I recommend the Church of the Seminary of Cernache do Bonjardim missions that formed missionaries around the world, has Mass tomorrow at 10:00 am, is the most beautiful church in the region is just 20 minutes Ferreira, in the village of Cernache do Bonjardim. Also have Mass at 11:00 in the same village in the parish church.

Seminar coordinates are:

GPS coordinates: N 39 48'53.73 "W 8 11'23.78

The parish church:

GPS: N 39 48'57.60 "W 8 11'15.29"

It is Also a good area to look for a house.

Regards


----------



## siobhanwf (Mar 20, 2009)

Pablo as beautiful as the seminary is the OP requested a non Catholic church.


----------



## siobhanwf (Mar 20, 2009)

TheBakers said:


> We are currently staying in Ferreira do Zezere while we search for a property to buy.

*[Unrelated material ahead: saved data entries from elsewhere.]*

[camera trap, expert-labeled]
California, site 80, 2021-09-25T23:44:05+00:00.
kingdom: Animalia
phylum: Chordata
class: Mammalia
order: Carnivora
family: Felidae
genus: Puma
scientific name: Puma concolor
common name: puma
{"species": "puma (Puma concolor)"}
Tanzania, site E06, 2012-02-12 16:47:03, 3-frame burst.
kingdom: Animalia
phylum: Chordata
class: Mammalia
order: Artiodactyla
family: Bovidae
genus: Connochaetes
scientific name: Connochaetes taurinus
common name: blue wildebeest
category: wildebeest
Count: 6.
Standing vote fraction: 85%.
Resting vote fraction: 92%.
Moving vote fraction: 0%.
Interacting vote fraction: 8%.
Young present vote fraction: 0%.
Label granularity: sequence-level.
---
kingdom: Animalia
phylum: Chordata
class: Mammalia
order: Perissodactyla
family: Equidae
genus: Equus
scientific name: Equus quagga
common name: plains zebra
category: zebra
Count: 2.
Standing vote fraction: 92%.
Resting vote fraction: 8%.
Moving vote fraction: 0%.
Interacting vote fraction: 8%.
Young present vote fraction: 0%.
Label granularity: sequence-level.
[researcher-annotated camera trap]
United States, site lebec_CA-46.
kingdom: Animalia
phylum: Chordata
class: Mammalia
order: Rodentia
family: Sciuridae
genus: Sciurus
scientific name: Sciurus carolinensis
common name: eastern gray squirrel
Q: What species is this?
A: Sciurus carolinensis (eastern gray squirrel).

As we will be here this Sunday 28th June, we would like to attend a church service. We are not Catholics, so would appreciate info on any other Christian churches...we have a hired car, so travelling not a problem. English speaking would be useful ,but not essential. Thanks.




Welcome - meet some of us! - St James Anglican Church Porto

also there is the Riverside international church at Cascais and another in Porto


----------